CONSIGNES:
(1) Indiquez si chacun des énoncés suivants concorde avec le texte sur l'élection de 1930 à Saint-Hyacinthe, en répondant par oui ou par non et en citant mot pour mot les termes qui tranchent : (a) Bouchard occupait la mairie depuis le 29 octobre 1917 ; (b) Le Courrier de Saint-Hyacinthe appuyait le candidat Bouchard ; (c) Joseph Louis Henri Pagé était avocat.
(2) Recopiez le passage du texte sur l'élection de 1930 à Saint-Hyacinthe qui commence par « Élection du maire » et se poursuit jusqu'à « politique avec vigueur. ».
(3) D'après le texte sur l'élection de 1930 à Saint-Hyacinthe, pourquoi le développement du secteur Bourg-Joli figure-t-il parmi les critiques adressées au maire Bouchard ? Répondez en une à trois phrases.

DOCUMENT SOURCE:

Élection du maire Pagé, défaite du maire Bouchard, 1930
Par Luc Cordeau
À Saint-Hyacinthe, lors de l’élection municipale du 14 juillet 1930, le maire sortant, Télesphore-Damien Bouchard (1881-1962), député provincial de Saint-Hyacinthe, en poste à la mairie depuis le 29 octobre 1917, soit depuis près de 13 ans, est défait par Joseph Louis Henri Pagé (1873-1955), médecin. Le journal conservateur, Le Courrier de Saint-Hyacinthe, sous la plume de son rédacteur, Harry Bernard, appuie le candidat Pagé. Le journal libéral Le Clairon de Saint-Hyacinthe, propriété du maire sortant, appuie, comme de raison, le candidat Bouchard. Il va sans dire, que les deux journaux affichent leur couleur politique avec vigueur.
Les critiques sont nombreuses envers le maire Bouchard : en poste depuis trop longtemps ; dépenses exagérés des fonds publics en cette période de crise économique ; le développement de Saint-Hyacinthe se fait surtout dans le secteur Bourg-Joli (nouvelles usines, nouvelles rues, construction de la piscine, etc), où la majorité des terrains lui appartiennent ; Porte des Anciens maires érigée près de sa résidence ; contrats de la Ville pour impressions sont presque tous donnés à l’imprimerie Yamaska, propriété du maire ; manipulation des chiffres aux finances ; majorité des contrats importants donnés sans soumission ; hausse de la taxe foncière ; montant préférentiel de la taxe d’eau pour la municipalité de La Providence ; les profits de l’aqueduc municipal ne servent pas à diminuer la taxe d’eau ; service des vidanges inadéquat ; mauvais règlement de la circulation, etc.
Journal Le Courrier
Vendredi, 20 juin 1930 : «Les élections municipales à St-Hyacinthe cette année, promettent d’être chaudement contestées. Le maire T-D Bouchard sort de charge, de même que cinq échevins, et tout semble croire qu’il sera fait une vive opposition au groupe Bouchard. C’est la première fois depuis de nombreuses années [depuis 1910] qu’on voit autant d’agitation autour de la question municipale. La situation est d’autant plus remarquable que le bloc Bouchard est en proie à une division intestine grave. Dans la population, l’on ne se gêne pas pour dire qu’un changement est devenu désirable dans l’administration des affaires civiques».

DONNÉES:
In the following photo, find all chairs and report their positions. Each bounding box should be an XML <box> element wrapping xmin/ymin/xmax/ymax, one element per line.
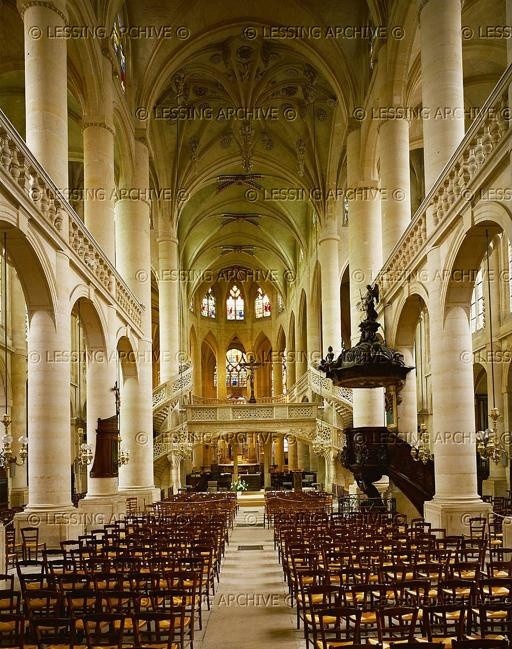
<box><xmin>263</xmin><ymin>489</ymin><xmax>511</xmax><ymax>648</ymax></box>
<box><xmin>0</xmin><ymin>486</ymin><xmax>238</xmax><ymax>648</ymax></box>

RÉPONSES PAR TÂCHE:
(1)
(a) Oui : « en poste à la mairie depuis le 29 octobre 1917 ».
(b) Non : « Le journal conservateur, Le Courrier de Saint-Hyacinthe, sous la plume de son rédacteur, Harry Bernard, appuie le candidat Pagé ».
(c) Non : « Joseph Louis Henri Pagé (1873-1955), médecin ».

(2)
Élection du maire Pagé, défaite du maire Bouchard, 1930
Par Luc Cordeau
À Saint-Hyacinthe, lors de l’élection municipale du 14 juillet 1930, le maire sortant, Télesphore-Damien Bouchard (1881-1962), député provincial de Saint-Hyacinthe, en poste à la mairie depuis le 29 octobre 1917, soit depuis près de 13 ans, est défait par Joseph Louis Henri Pagé (1873-1955), médecin. Le journal conservateur, Le Courrier de Saint-Hyacinthe, sous la plume de son rédacteur, Harry Bernard, appuie le candidat Pagé. Le journal libéral Le Clairon de Saint-Hyacinthe, propriété du maire sortant, appuie, comme de raison, le candidat Bouchard. Il va sans dire, que les deux journaux affichent leur couleur politique avec vigueur.

(3) Ce développement se fait surtout dans le secteur Bourg-Joli, avec de nouvelles usines, de nouvelles rues et la construction de la piscine. Or, la majorité des terrains de ce secteur appartiennent au maire Bouchard.